Proponents of the eat-less-salt campaign tend to deal with this contradictory evidence by implying that anyone raising it is a shill for the food industry and doesn’t care about saving lives. An N.I.H. administrator told me back in 1998 that to publicly question the science on salt was to play into the hands of the industry. “As long as there are things in the media that say the salt controversy continues,” he said, “they win.”

When several agencies, including the Department of Agriculture and the Food and Drug Administration, held a hearing last November to discuss how to go about getting Americans to eat less salt (as opposed to whether or not we should eat less salt), these proponents argued that the latest reports suggesting damage from lower-salt diets should simply be ignored.
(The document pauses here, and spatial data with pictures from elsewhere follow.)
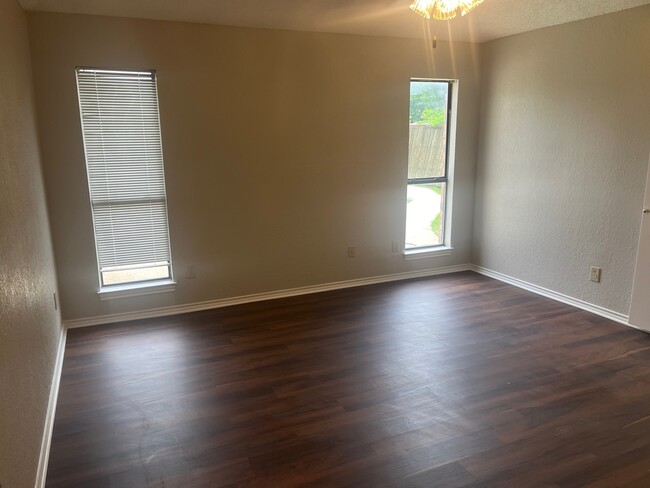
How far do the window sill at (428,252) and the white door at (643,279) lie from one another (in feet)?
6.26

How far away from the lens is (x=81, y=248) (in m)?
3.69

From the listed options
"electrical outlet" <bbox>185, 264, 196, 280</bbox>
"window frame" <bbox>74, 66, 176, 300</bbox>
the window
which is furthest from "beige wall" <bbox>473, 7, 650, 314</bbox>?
"window frame" <bbox>74, 66, 176, 300</bbox>

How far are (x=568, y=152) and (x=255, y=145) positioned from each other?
272cm

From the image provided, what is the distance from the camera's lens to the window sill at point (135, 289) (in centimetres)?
381

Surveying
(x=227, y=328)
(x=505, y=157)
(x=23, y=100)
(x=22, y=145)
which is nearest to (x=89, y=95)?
(x=23, y=100)

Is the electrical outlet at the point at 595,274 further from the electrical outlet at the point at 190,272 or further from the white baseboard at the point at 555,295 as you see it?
the electrical outlet at the point at 190,272

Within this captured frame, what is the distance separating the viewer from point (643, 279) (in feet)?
11.3

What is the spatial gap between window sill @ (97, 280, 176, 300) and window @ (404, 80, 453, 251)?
2510 millimetres

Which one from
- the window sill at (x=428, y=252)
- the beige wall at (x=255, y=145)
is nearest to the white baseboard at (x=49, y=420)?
the beige wall at (x=255, y=145)

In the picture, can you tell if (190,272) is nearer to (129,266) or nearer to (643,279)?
(129,266)

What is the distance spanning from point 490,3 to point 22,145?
328 cm

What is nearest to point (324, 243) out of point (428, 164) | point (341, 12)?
point (428, 164)

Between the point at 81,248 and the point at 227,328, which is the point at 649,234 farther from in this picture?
the point at 81,248

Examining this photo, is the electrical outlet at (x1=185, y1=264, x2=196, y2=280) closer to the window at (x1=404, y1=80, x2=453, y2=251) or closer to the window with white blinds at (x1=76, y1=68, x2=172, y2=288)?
the window with white blinds at (x1=76, y1=68, x2=172, y2=288)
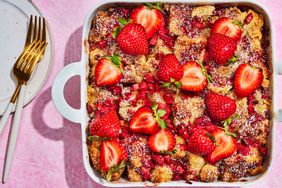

Lawrence Appel, an epidemiologist and a co-author of the DASH-Sodium trial, said “there is nothing really new.” According to the cardiologist Graham MacGregor, who has been promoting low-salt diets since the 1980s, the studies were no more than “a minor irritation that causes us a bit of aggravation.”

This attitude that studies that go against prevailing beliefs should be ignored on the basis that, well, they go against prevailing beliefs, has been the norm for the anti-salt campaign for decades. Maybe now the prevailing beliefs should be changed. The British scientist and educator Thomas Huxley, known as Darwin’s bulldog for his advocacy of evolution, may have put it best back in 1860. “My business,” he wrote, “is to teach my aspirations to conform themselves to fact, not to try and make facts harmonize with my aspirations.”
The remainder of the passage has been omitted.